What This Means for the Future of Clinical Research
The convergence of screening analytics, SDOH science, and advanced data enrichment is pushing the industry toward a more human-centered model of research design. The lesson from the breast-screening data is clear: eligibility doesn’t guarantee engagement.
As more trials incorporate real-world data and decentralized components, understanding the social fabric of participants will be as critical as understanding their biomarkers. Sponsors who embed SDOH early, especially during feasibility and not after the first recruitment shortfall, will gain measurable advantages in both efficiency and credibility.
Because at the end of the day, trials don’t fail because people don’t care. They fail because systems aren’t designed for the lives participants actually lead.
HealthWise Data: Delivering the SDOH and BDOH Data Needed to Increase Success Rates for Clinical Trials
Clinical trials are about people—people with complex lives, competing responsibilities, and unequal access to care. Focusing on eligibility alone treats participation as a binary variable: yes or no. But participation is a spectrum shaped by social reality.

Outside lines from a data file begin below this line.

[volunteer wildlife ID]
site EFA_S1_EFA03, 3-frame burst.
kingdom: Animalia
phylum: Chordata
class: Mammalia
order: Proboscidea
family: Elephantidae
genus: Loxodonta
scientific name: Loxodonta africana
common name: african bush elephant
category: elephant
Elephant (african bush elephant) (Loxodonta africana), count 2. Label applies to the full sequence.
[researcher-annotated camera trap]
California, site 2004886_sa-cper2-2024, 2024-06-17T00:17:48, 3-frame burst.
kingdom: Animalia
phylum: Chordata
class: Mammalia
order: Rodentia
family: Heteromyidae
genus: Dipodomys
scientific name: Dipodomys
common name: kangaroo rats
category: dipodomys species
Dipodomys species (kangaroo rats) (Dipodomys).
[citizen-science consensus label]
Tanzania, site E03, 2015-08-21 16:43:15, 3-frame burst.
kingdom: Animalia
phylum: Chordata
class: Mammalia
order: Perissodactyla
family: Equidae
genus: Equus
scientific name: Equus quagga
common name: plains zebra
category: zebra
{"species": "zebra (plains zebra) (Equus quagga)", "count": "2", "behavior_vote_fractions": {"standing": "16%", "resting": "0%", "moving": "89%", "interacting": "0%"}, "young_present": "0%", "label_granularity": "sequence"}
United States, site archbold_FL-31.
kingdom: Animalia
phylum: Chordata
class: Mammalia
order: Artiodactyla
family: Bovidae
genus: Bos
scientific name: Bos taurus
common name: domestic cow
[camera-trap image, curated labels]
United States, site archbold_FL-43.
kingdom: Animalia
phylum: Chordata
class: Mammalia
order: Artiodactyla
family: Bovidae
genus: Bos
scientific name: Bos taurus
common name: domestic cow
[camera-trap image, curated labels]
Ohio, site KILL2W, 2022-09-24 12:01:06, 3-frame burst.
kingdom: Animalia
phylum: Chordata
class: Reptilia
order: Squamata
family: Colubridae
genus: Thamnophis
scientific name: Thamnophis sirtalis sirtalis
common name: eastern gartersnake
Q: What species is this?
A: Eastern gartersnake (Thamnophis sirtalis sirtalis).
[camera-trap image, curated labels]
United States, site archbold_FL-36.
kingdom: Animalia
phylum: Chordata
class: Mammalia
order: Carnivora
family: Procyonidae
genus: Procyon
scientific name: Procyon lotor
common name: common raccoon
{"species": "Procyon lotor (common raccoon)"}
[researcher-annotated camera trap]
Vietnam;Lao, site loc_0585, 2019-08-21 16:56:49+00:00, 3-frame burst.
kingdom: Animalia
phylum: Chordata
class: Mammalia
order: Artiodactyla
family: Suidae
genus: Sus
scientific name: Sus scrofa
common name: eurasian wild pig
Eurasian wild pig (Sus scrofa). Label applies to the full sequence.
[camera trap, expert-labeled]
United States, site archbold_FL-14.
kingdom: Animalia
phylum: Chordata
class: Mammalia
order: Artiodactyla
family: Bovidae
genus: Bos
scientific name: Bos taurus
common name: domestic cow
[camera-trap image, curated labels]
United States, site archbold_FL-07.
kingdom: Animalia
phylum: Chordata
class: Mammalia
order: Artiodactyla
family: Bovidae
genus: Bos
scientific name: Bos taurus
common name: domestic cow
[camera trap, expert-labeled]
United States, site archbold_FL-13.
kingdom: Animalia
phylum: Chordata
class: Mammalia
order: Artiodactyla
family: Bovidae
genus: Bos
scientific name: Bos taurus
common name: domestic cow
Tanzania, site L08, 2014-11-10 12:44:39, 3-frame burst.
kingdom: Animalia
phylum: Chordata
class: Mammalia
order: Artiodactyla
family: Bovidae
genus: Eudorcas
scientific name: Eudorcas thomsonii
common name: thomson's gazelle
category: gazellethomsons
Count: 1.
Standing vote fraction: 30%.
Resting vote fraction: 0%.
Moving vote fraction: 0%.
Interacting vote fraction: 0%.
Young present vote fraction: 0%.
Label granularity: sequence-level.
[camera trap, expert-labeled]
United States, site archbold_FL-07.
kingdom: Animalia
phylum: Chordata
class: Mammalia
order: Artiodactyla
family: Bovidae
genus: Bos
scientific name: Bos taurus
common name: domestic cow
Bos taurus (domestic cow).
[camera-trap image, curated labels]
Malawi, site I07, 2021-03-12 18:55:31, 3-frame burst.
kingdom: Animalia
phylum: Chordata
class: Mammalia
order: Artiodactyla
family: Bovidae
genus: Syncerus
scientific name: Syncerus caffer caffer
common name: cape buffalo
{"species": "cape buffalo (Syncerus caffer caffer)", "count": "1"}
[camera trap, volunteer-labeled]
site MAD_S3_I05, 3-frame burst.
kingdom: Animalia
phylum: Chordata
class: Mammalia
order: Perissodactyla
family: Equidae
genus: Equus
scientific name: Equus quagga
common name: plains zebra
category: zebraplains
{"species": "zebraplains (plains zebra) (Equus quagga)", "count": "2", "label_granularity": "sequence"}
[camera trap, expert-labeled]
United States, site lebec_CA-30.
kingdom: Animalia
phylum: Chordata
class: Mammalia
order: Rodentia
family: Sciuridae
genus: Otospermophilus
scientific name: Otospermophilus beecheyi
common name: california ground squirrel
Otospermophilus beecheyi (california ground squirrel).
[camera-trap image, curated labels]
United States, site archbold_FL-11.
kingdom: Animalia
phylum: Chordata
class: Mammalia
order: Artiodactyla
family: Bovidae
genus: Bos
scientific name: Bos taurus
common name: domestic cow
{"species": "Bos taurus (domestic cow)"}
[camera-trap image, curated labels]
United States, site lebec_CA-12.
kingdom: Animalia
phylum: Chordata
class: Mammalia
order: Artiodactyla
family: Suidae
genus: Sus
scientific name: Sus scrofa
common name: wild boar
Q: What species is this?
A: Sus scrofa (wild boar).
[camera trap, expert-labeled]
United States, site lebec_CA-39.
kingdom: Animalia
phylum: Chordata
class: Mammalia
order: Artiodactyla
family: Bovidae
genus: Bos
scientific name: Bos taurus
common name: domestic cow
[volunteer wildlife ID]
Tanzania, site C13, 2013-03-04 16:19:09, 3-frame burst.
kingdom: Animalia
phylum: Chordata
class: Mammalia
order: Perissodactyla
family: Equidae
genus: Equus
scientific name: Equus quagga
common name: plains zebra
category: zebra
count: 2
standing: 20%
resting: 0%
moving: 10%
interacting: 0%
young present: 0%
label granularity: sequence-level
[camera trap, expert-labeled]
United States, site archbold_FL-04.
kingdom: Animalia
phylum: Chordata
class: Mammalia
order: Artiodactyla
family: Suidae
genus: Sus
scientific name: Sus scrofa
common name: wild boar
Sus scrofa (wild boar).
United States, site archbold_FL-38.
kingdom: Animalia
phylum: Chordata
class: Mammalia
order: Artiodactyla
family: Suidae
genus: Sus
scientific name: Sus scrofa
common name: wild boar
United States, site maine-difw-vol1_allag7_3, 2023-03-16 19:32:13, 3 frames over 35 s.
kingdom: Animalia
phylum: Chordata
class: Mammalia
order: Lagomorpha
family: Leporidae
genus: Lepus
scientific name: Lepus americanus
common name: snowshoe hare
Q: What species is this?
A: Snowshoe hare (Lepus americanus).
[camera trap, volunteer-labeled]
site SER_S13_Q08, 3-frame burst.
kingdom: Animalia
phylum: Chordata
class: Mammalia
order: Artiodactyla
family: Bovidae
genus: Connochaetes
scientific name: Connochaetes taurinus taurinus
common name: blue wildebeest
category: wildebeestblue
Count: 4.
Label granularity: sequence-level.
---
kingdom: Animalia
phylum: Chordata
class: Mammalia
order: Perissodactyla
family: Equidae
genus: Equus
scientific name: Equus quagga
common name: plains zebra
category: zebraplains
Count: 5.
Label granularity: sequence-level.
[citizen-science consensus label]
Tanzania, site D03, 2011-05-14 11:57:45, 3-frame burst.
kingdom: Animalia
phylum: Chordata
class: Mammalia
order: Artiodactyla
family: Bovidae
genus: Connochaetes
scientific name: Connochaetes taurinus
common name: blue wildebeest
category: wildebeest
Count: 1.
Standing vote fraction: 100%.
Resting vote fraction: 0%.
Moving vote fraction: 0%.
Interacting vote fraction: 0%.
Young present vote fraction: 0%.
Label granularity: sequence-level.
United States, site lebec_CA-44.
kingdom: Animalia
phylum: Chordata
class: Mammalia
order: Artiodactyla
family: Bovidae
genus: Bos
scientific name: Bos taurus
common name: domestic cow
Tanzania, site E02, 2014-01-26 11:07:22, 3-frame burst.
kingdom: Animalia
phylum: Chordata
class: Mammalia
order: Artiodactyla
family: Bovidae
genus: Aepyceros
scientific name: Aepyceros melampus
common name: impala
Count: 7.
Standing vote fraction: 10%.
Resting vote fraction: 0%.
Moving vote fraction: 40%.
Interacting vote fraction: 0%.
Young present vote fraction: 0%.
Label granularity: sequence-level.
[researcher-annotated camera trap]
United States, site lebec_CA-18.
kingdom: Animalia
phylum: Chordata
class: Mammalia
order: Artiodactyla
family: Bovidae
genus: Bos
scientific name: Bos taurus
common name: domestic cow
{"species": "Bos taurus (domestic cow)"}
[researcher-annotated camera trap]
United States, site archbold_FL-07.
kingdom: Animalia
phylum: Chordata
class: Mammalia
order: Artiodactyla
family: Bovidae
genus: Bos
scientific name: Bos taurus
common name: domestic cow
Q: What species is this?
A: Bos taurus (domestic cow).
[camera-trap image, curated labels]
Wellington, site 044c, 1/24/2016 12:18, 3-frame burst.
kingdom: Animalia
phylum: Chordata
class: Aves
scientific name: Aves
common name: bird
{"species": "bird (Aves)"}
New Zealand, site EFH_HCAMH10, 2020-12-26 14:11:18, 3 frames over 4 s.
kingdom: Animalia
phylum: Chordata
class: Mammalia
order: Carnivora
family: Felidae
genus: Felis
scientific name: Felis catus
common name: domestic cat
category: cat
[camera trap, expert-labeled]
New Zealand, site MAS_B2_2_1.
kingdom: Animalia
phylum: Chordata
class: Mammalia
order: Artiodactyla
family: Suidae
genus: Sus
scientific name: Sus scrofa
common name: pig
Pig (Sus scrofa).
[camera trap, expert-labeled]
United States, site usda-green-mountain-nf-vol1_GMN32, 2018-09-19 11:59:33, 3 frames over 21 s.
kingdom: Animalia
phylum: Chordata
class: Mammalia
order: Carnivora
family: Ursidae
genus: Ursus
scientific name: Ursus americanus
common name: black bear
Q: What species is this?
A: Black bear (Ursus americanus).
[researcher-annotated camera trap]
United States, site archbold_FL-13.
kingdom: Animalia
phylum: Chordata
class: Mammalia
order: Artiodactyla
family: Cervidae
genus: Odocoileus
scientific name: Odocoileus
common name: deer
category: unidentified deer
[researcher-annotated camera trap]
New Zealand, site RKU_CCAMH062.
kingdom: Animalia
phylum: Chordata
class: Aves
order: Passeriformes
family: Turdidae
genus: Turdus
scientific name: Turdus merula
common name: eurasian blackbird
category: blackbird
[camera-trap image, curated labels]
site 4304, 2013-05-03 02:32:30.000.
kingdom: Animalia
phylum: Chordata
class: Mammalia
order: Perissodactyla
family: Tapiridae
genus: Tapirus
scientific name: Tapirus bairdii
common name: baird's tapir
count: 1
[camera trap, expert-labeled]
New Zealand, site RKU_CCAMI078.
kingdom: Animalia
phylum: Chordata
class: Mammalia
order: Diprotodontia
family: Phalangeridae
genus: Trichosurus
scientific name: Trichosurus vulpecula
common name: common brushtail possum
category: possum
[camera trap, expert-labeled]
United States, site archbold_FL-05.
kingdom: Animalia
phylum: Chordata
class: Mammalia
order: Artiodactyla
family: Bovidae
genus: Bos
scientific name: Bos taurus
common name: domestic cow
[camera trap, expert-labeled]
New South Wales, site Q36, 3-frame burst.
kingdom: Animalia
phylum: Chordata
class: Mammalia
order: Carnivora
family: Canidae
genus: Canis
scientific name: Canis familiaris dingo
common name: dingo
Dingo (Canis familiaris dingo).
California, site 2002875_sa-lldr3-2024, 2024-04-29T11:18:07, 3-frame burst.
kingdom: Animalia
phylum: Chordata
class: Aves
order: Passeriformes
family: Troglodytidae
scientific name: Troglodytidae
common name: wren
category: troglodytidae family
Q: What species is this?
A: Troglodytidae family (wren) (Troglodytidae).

By embracing SDOH data, researchers can close the gap between who qualifies and who attends, between feasibility and follow-through. The result is faster recruitment, stronger retention, and evidence that better reflects the world it’s meant to serve.
That’s the future HealthWise Data is helping the industry design, one where trials don’t just measure health outcomes, but understand the human factors that make those outcomes possible.